TEXT SHOWN:
From c03b77fbf18b76904c0e061f10f46597eedd7b14 Mon Sep 17 00:00:00 2001
From: Julie Tibshirani <julietibs@apache.org>
Date: Thu, 12 Dec 2024 09:05:47 -0800
Subject: [PATCH] Boost symbol matches in BM25 (#876)

When digging into our Natural Language Search (NLS) eval results, I found that one of the leading causes for flexible search types like "Fuzzy symbol search" and "Find logic" was noisy matches in top results. Currently, our BM25 ranking rewards any substring match equally. So for queries like 'extract tar', any match on 'tar' (even within unrelated terms like 'start', etc.) counts towards the term frequency.

DATA EXTRACT:

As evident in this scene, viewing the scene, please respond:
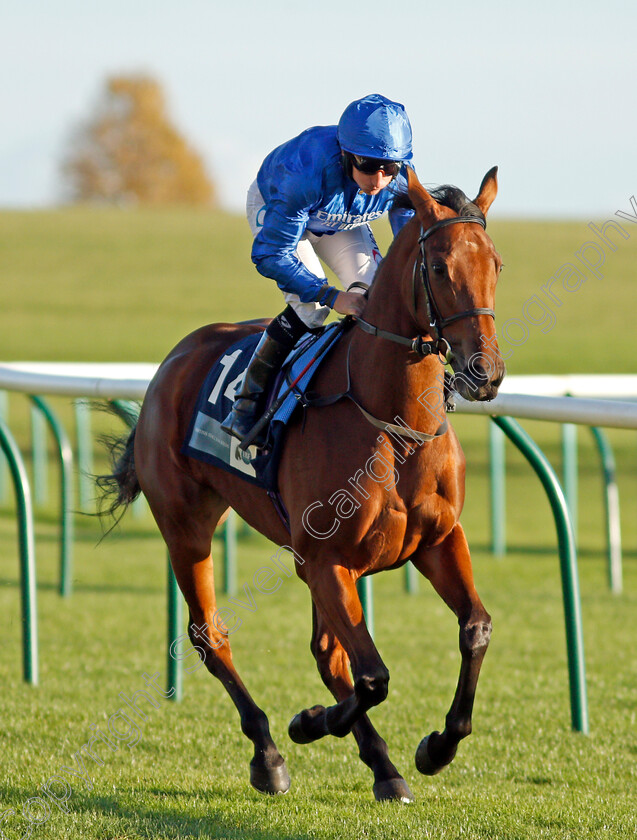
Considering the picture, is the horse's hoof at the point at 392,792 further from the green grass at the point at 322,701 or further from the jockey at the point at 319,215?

TASKS TO PERFORM:
1/ Do these statements agree with the BM25 patch above? Answer each with yes or no and quote the words of the patch that decide it.
(a) The current BM25 ranking gives exact matches more credit than substring matches.
(b) For the query 'extract tar', a 'tar' inside 'start' counts towards the term frequency.
(c) The patch is dated in December 2024.
2/ Please write out the stretch of the BM25 patch from "When digging into" through "the term frequency." again, switching "substring" to "partial".

ANSWERS TO EACH TASK:
1/
(a) No: "Currently, our BM25 ranking rewards any substring match equally."
(b) Yes: "any match on 'tar' (even within unrelated terms like 'start', etc.) counts towards the term frequency."
(c) Yes: "Date: Thu, 12 Dec 2024 09:05:47 -0800"

2/
When digging into our Natural Language Search (NLS) eval results, I found that one of the leading causes for flexible search types like "Fuzzy symbol search" and "Find logic" was noisy matches in top results. Currently, our BM25 ranking rewards any partial match equally. So for queries like 'extract tar', any match on 'tar' (even within unrelated terms like 'start', etc.) counts towards the term frequency.